STORED DATA ->
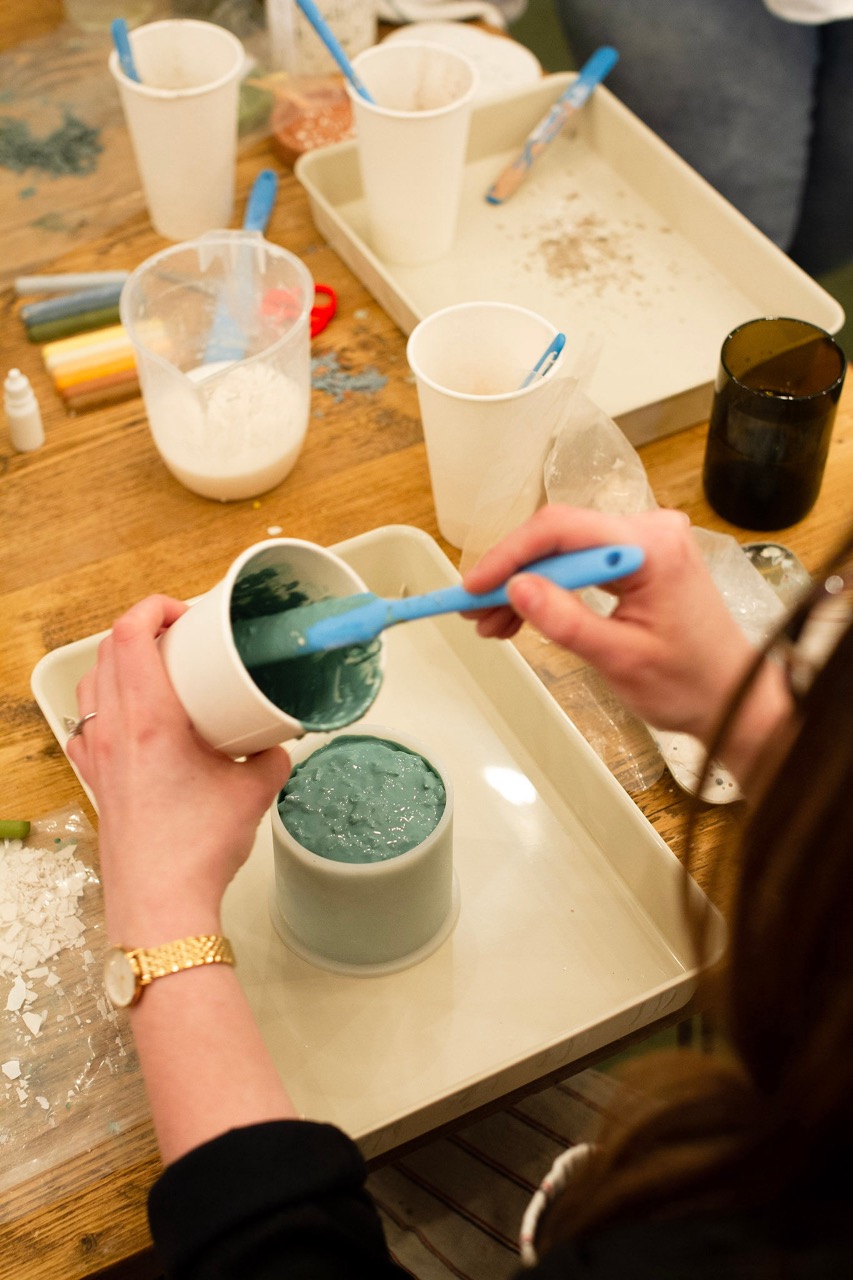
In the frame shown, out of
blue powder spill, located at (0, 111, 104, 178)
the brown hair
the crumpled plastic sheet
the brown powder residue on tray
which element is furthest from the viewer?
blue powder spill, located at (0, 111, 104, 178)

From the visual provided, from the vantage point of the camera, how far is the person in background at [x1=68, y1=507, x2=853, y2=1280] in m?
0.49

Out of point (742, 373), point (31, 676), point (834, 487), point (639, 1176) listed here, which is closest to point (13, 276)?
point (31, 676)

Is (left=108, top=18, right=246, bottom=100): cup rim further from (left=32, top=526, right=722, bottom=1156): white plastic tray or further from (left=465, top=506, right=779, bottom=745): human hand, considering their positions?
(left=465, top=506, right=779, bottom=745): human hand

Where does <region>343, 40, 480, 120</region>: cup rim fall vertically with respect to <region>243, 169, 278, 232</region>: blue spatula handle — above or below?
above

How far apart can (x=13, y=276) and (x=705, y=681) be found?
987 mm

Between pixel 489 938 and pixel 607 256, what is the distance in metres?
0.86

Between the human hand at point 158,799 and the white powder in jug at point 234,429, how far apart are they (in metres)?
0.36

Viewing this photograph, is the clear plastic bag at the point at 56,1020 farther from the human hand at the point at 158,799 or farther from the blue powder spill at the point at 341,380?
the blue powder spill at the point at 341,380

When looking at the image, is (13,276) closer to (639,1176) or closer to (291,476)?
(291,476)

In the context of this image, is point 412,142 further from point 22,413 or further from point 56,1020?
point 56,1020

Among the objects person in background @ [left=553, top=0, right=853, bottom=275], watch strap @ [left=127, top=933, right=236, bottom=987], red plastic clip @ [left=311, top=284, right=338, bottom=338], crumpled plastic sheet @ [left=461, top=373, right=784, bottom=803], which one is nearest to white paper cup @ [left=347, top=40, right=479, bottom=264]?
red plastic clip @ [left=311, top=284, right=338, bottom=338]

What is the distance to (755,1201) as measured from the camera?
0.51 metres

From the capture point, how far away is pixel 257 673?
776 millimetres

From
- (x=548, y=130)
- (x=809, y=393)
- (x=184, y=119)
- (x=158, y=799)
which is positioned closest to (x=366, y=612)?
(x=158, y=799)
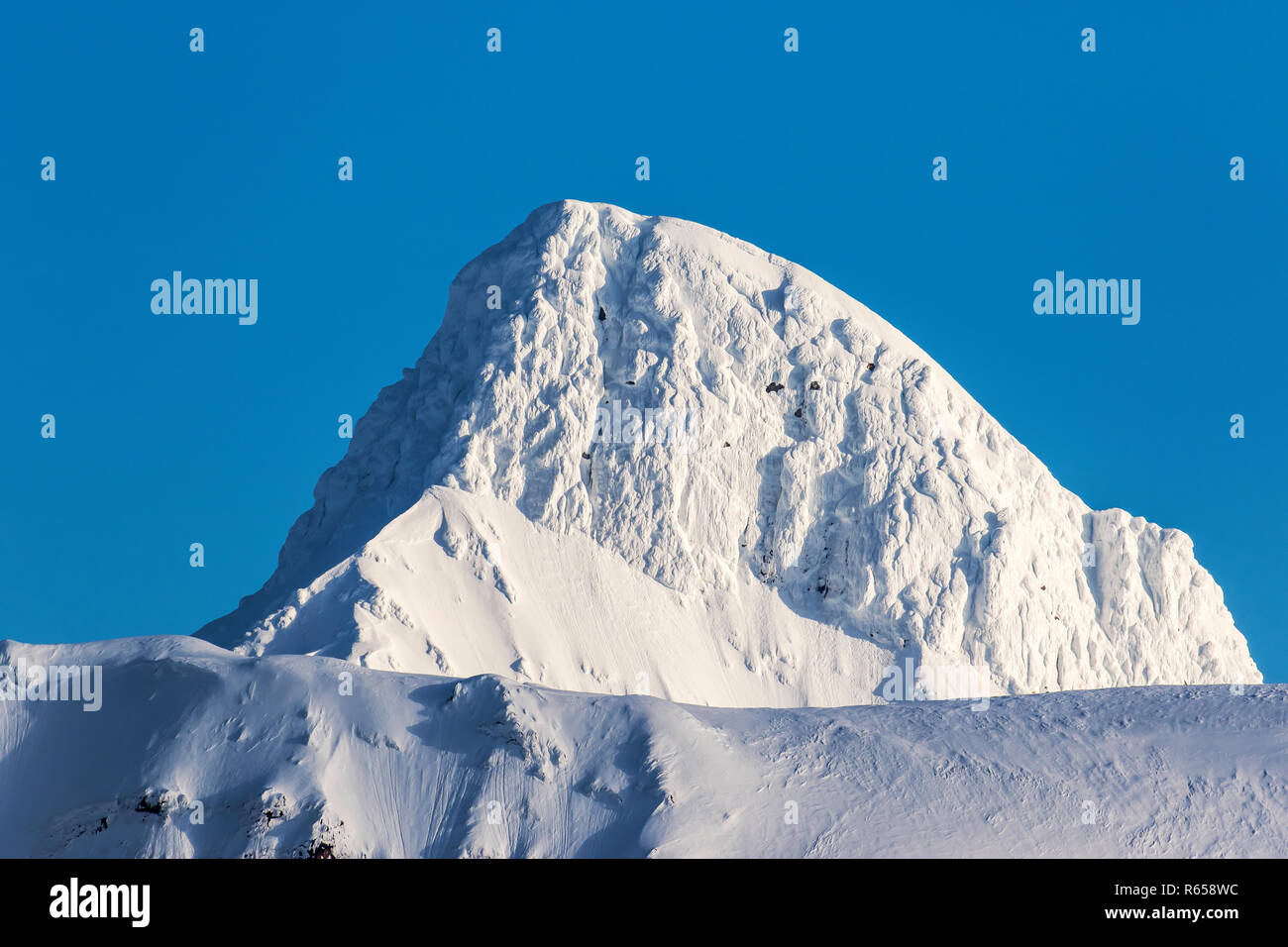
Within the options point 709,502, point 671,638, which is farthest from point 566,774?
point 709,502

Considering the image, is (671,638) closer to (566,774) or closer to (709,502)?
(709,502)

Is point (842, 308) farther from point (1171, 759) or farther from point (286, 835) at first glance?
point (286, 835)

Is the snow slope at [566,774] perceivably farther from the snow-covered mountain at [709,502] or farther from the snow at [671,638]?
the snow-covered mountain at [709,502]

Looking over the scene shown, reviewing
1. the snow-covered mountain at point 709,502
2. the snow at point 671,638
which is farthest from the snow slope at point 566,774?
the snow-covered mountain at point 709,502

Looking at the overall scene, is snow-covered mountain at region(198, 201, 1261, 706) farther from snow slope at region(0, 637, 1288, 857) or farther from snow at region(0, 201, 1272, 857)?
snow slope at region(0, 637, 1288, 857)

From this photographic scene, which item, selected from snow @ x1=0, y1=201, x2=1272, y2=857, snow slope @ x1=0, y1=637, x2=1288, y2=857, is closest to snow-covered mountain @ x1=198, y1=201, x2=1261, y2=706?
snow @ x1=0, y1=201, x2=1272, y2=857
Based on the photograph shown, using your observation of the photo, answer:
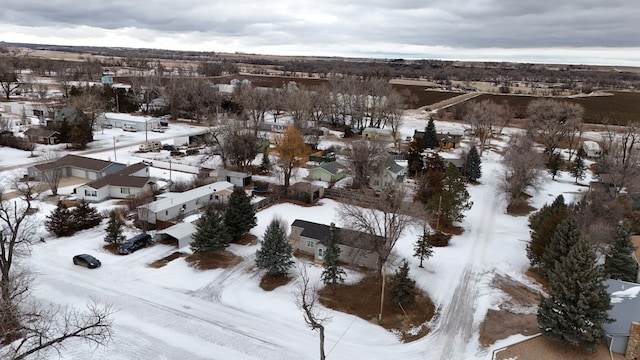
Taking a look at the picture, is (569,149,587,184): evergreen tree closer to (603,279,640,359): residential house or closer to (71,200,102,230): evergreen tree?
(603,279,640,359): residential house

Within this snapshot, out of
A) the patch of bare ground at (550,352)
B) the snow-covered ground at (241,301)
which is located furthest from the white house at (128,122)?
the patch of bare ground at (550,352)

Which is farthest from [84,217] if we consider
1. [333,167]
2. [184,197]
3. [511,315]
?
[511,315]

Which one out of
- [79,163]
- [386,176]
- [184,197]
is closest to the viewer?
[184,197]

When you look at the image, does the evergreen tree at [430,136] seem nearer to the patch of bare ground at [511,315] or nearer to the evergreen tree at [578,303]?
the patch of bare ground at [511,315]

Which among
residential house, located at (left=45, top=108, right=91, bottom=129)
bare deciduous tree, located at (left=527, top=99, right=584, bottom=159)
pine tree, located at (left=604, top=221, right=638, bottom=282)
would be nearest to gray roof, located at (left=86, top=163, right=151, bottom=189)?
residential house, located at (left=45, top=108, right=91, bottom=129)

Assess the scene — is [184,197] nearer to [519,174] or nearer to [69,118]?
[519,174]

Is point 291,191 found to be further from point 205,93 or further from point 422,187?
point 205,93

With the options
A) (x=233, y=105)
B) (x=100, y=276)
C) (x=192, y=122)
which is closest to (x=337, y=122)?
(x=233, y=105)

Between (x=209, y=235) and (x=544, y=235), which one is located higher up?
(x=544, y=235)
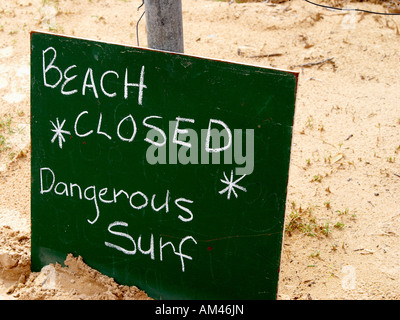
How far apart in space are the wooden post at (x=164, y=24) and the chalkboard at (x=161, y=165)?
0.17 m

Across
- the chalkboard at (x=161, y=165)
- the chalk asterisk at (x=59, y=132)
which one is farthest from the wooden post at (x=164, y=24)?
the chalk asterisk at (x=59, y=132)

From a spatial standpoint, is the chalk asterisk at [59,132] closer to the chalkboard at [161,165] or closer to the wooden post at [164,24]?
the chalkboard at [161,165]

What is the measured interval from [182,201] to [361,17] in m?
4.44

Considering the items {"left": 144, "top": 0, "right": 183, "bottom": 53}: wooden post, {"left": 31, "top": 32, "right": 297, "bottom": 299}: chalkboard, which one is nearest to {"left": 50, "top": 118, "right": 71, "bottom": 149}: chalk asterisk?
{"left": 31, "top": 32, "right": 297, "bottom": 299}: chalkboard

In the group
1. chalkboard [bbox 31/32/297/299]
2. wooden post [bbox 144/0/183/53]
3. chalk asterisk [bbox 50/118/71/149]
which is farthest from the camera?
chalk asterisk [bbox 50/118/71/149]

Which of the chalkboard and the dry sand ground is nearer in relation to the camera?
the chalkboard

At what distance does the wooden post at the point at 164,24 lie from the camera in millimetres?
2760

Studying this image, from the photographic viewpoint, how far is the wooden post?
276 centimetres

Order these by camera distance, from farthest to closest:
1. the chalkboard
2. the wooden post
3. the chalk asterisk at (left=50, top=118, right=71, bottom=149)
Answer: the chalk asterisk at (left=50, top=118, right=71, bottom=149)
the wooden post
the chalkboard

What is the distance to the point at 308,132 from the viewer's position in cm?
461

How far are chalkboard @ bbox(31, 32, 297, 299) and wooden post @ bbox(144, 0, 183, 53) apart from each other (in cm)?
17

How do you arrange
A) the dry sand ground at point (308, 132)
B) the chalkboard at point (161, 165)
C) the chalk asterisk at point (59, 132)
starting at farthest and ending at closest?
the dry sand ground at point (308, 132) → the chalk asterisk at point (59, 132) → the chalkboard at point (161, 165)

TASK TO COMPLETE ->
Leave out the pictures, and give all the records again exactly.

OUTPUT BELOW ->
In the frame shown, out of
blue powder spill, located at (0, 111, 104, 178)
the brown hair
the crumpled plastic sheet
the brown powder residue on tray
which element is furthest from the viewer?
blue powder spill, located at (0, 111, 104, 178)

From the visual provided, from the vantage point of the camera, how far is the person in background at [x1=68, y1=507, x2=853, y2=1280] in m?
0.49

Out of point (742, 373), point (31, 676), point (834, 487), point (639, 1176) listed here, which is closest to point (13, 276)?
point (31, 676)

Is (left=108, top=18, right=246, bottom=100): cup rim further from (left=32, top=526, right=722, bottom=1156): white plastic tray or further from (left=465, top=506, right=779, bottom=745): human hand, considering their positions?
(left=465, top=506, right=779, bottom=745): human hand

Where does <region>343, 40, 480, 120</region>: cup rim fall vertically with respect to <region>243, 169, 278, 232</region>: blue spatula handle — above or below?
above

How far apart can (x=13, y=276) and (x=705, y=681) be found?
987 mm

Between pixel 489 938 and pixel 607 256, what is the distance in metres?
0.86

Between the human hand at point 158,799 and the white powder in jug at point 234,429, how far apart are they (in metres)?
0.36

Viewing this photograph, is the clear plastic bag at the point at 56,1020 farther from the human hand at the point at 158,799 or farther from the blue powder spill at the point at 341,380?
the blue powder spill at the point at 341,380

When looking at the image, is (13,276) closer to (639,1176) or closer to (291,476)?
(291,476)

In the context of this image, is point 412,142 further from point 22,413 or further from point 56,1020?
point 56,1020

Among the objects person in background @ [left=553, top=0, right=853, bottom=275], watch strap @ [left=127, top=933, right=236, bottom=987], red plastic clip @ [left=311, top=284, right=338, bottom=338], crumpled plastic sheet @ [left=461, top=373, right=784, bottom=803], which one is nearest to white paper cup @ [left=347, top=40, right=479, bottom=264]?
red plastic clip @ [left=311, top=284, right=338, bottom=338]

What is the distance to (755,1201) as measured from the camera?
0.51 metres

From the capture point, how far away is pixel 257 673?
776 millimetres

From
- (x=548, y=130)
- (x=809, y=393)
- (x=184, y=119)
- (x=158, y=799)
which is positioned closest to (x=366, y=612)?
(x=158, y=799)
Within the options point 709,502, point 671,638, which is farthest from point 566,774?
point 709,502

Considering the image, is (671,638) closer to (566,774) or closer to (709,502)?
(709,502)

Is point (842, 308) farther from point (1171, 759) or farther from point (286, 835) at first glance?
point (286, 835)

Is the snow slope at [566,774] perceivably farther from the snow-covered mountain at [709,502] or farther from the snow at [671,638]?
the snow-covered mountain at [709,502]

Looking over the scene shown, reviewing
1. the snow-covered mountain at point 709,502
2. the snow at point 671,638
which is farthest from the snow slope at point 566,774?
the snow-covered mountain at point 709,502

Looking at the overall scene, is snow-covered mountain at region(198, 201, 1261, 706) farther from snow slope at region(0, 637, 1288, 857) or farther from snow at region(0, 201, 1272, 857)?
snow slope at region(0, 637, 1288, 857)

From this photographic scene, which item, selected from snow @ x1=0, y1=201, x2=1272, y2=857, snow slope @ x1=0, y1=637, x2=1288, y2=857, is closest to snow-covered mountain @ x1=198, y1=201, x2=1261, y2=706?
snow @ x1=0, y1=201, x2=1272, y2=857
Based on the photograph shown, using your observation of the photo, answer:
Taking a look at the picture, is (569,149,587,184): evergreen tree closer to (603,279,640,359): residential house or closer to (71,200,102,230): evergreen tree?
(603,279,640,359): residential house

Within this snapshot, out of
A) the patch of bare ground at (550,352)
B) the snow-covered ground at (241,301)
which is located furthest from the white house at (128,122)?
the patch of bare ground at (550,352)

Which is farthest from [84,217] if we consider
1. [333,167]
2. [184,197]
3. [511,315]
?
[511,315]

Which one out of
- [79,163]
- [386,176]
- [184,197]
is closest to the viewer?
[184,197]

When you look at the image, does the evergreen tree at [430,136] seem nearer to the patch of bare ground at [511,315] or nearer to the evergreen tree at [578,303]?
the patch of bare ground at [511,315]

Which among
residential house, located at (left=45, top=108, right=91, bottom=129)
bare deciduous tree, located at (left=527, top=99, right=584, bottom=159)
pine tree, located at (left=604, top=221, right=638, bottom=282)
would be nearest to gray roof, located at (left=86, top=163, right=151, bottom=189)?
residential house, located at (left=45, top=108, right=91, bottom=129)

Assess the scene — is [184,197] nearer to [519,174] or nearer to [69,118]?
[519,174]

Is point 291,191 found to be further from point 205,93 or further from point 422,187?
point 205,93

With the options
A) (x=233, y=105)
B) (x=100, y=276)
C) (x=192, y=122)
which is closest to (x=337, y=122)?
(x=233, y=105)

Between (x=209, y=235) and (x=544, y=235), which one is located higher up?
(x=544, y=235)
How far apart in space are the wooden post at (x=164, y=24) and the chalkboard at (x=161, y=165)?
0.17 m

Across
- the chalkboard at (x=161, y=165)
- the chalk asterisk at (x=59, y=132)
which one is farthest from the wooden post at (x=164, y=24)?
the chalk asterisk at (x=59, y=132)

From a spatial standpoint, is the chalk asterisk at [59,132] closer to the chalkboard at [161,165] or closer to the wooden post at [164,24]?
the chalkboard at [161,165]

What is the measured interval from [182,201] to [361,17] in m?
4.44

Considering the items {"left": 144, "top": 0, "right": 183, "bottom": 53}: wooden post, {"left": 31, "top": 32, "right": 297, "bottom": 299}: chalkboard, which one is nearest to {"left": 50, "top": 118, "right": 71, "bottom": 149}: chalk asterisk?
{"left": 31, "top": 32, "right": 297, "bottom": 299}: chalkboard

In the group
1. chalkboard [bbox 31/32/297/299]
2. wooden post [bbox 144/0/183/53]
3. chalk asterisk [bbox 50/118/71/149]
which is farthest from the camera?
chalk asterisk [bbox 50/118/71/149]

Which of the chalkboard and the dry sand ground is nearer in relation to the camera?
the chalkboard

At what distance does the wooden post at the point at 164,24 lie from the camera in millimetres?
2760

Studying this image, from the photographic viewpoint, how far is the wooden post?
276 centimetres

Order these by camera distance, from farthest to closest:
1. the chalkboard
2. the wooden post
3. the chalk asterisk at (left=50, top=118, right=71, bottom=149)
Answer: the chalk asterisk at (left=50, top=118, right=71, bottom=149)
the wooden post
the chalkboard

What is the distance to the point at 308,132 from the viewer's position in cm?
461

How far are chalkboard @ bbox(31, 32, 297, 299) and wooden post @ bbox(144, 0, 183, 53) apart from each other (in cm)?
17

How do you arrange
A) the dry sand ground at point (308, 132)
B) the chalkboard at point (161, 165)
C) the chalk asterisk at point (59, 132)
starting at farthest and ending at closest?
the dry sand ground at point (308, 132) → the chalk asterisk at point (59, 132) → the chalkboard at point (161, 165)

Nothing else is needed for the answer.